Reacting to defensive errors

Hi everybody. I’m new here but I visit Steven Ellis’ web site for some time.

I’m a pitcher on my team and I would like to know how should I react on defensive errors? I try to not let my emotions take control of my body and try not to express it, but sometimes, especially late in the games or when the score is close I just can’t control.

It’s not like I go and scream to the guy or whatever, but I just let something escape out of my mouth.

So should the pitcher just put his head down, get the ball back and pitch to the next batter, like nothing happened? Or should him say something to the teammate?

Please I appreciate your help.

Welcome KreGg!

As an ex-pitcher (now a pitching coach) I can certainly relate to your experience.

Usually the person who committed the error feels worse than anybody else so saying something negative to him isn’t going to make things better. Saying something REALLY bad will probably make the person think more about the error (or what a jerk you are) and he won’t be mentally ready for the next ball hit to him which means he’ll probably commit another error.

If the opposing players see/hear you getting on your own teammates they’ll probably make it worse. Remember, your part of a team. The best thing to do is tell him to forget it and just be ready for the next ball hit to him.

If there’s something he’s doing wrong physically (that is causing him to make errors) your coach should be the one to point it out - not you. Just concentrate on doing your job and let him concentrate on his. Like it or not, errors are a part of the game.

If you need something more to convince you, “picture” this…

It’s the last inning and there are runners on 2nd and 3rd. There are 2 down, you’re club’s up by a run and YOU are on the mound. The batter hits a slow roller back to you - surely an easy out since you’ve handled a bunch of these before. You field the ball cleanly but in your haste to get the final out quickly, you throw the ball over the firstbaseman’s head and down the right field line. Both runners score and your club loses by a run.

How would YOU feel about a teammate who makes some nasty comments to you?

The most important thing to remember is that baseball is supposed to be fun. Your playing days will come to an end all too soon. Enjoy it while you can!

Thats great advice by Skwezeplay and I’ll add something that I teach my pitchers. Be a leader. Turn and tell that fielder not to worry about it and that your with him. “Hey guy, we’ll get the next one, hang tough”. If you want to see a positive reaction from one of your fielders, try that. Then remember first and foremost, There are only so many things you can control in your life, someone elses actions are not one of them. You would be much better off focusing on the task at hand, your next pitch. Take one pitch at a time, make it the best you have to offer, and trust the other 8 guys around you. Have fun, and good luck.

# SUPPLIED INFORMATION:
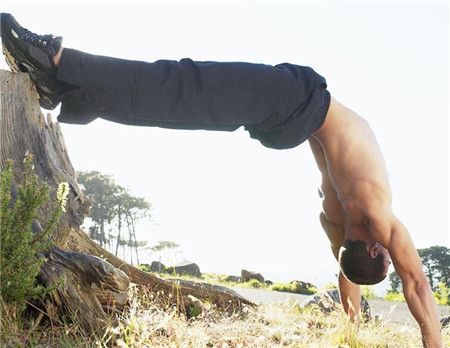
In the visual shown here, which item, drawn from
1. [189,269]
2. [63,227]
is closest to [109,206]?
[189,269]

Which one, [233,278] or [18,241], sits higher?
[233,278]

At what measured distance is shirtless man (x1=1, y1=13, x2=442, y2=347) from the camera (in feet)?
10.0

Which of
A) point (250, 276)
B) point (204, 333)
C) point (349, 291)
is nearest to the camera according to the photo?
point (204, 333)

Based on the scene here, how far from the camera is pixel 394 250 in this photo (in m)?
4.03

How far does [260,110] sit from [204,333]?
5.52 feet

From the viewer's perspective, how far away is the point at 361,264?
443cm

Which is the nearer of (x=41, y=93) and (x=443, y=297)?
(x=41, y=93)

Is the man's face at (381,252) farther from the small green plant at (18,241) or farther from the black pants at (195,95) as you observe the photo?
the small green plant at (18,241)

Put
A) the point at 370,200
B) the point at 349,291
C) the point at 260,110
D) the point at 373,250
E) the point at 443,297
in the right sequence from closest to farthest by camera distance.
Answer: the point at 260,110, the point at 370,200, the point at 373,250, the point at 349,291, the point at 443,297

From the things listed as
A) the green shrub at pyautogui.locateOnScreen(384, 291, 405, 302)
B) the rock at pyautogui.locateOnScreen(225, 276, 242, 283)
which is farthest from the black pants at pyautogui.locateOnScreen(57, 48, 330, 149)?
the rock at pyautogui.locateOnScreen(225, 276, 242, 283)

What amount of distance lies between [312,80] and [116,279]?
2.09m

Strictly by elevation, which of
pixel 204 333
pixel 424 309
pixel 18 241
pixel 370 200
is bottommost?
pixel 204 333

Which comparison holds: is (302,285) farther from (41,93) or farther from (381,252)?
(41,93)

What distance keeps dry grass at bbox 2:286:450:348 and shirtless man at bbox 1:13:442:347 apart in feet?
2.08
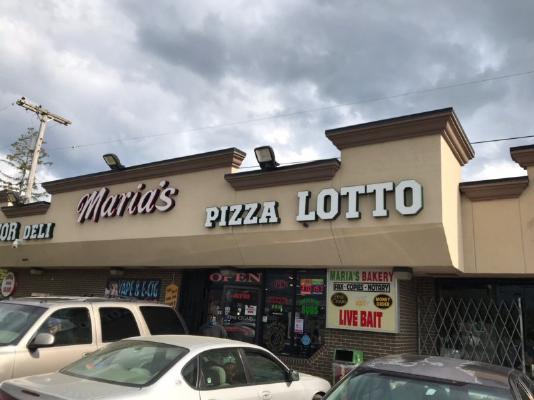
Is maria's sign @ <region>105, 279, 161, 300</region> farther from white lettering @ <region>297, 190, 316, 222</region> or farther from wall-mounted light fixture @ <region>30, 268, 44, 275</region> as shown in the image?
white lettering @ <region>297, 190, 316, 222</region>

# TASK LIST:
1. Summarize the thread on reacting to defensive errors in two sentences.
2. Please set down the part of the thread on reacting to defensive errors starting with "How would YOU" and going on through "while you can!".

# RESPONSES FOR EACH TASK:
1. A pitcher asks how to react when teammates commit defensive errors, since late in games or when the score is close he sometimes lets something slip out of his mouth. The replies advise telling the fielder to forget it and be ready for the next ball, leaving physical corrections to the coach, and focusing on the next pitch while trusting the other players.

2.
How would YOU feel about a teammate who makes some nasty comments to you?

The most important thing to remember is that baseball is supposed to be fun. Your playing days will come to an end all too soon. Enjoy it while you can!